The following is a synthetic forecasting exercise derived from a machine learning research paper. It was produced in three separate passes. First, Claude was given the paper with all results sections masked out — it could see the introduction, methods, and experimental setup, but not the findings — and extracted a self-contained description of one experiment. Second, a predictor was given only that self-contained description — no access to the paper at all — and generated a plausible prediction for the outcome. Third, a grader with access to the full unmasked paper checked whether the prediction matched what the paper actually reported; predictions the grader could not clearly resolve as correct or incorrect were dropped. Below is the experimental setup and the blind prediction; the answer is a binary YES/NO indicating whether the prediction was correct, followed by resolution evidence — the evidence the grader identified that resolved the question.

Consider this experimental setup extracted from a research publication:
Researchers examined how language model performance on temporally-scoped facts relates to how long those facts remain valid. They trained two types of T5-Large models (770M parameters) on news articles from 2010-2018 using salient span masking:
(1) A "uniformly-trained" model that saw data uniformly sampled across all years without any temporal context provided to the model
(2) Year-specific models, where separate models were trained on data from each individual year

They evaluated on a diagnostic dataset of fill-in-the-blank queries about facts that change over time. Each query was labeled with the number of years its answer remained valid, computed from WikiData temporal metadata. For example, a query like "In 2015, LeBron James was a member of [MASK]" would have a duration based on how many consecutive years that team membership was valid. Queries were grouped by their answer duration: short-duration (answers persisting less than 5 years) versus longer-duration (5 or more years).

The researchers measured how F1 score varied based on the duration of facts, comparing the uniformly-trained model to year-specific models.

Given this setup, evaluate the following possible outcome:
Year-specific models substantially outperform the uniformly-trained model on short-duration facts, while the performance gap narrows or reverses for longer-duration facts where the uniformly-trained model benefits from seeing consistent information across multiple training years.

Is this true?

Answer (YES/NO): YES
○ ○ ○ ○ ○ ○ ○
● **About this exercise**
Using the entries shown above, reproduce verbatim the lines from the line bearing "Consider this experimental" to the line bearing "(2) Year-specific models, where", inclusive.

● **Output of the task**
Consider this experimental setup extracted from a research publication:
Researchers examined how language model performance on temporally-scoped facts relates to how long those facts remain valid. They trained two types of T5-Large models (770M parameters) on news articles from 2010-2018 using salient span masking:
(1) A "uniformly-trained" model that saw data uniformly sampled across all years without any temporal context provided to the model
(2) Year-specific models, where separate models were trained on data from each individual year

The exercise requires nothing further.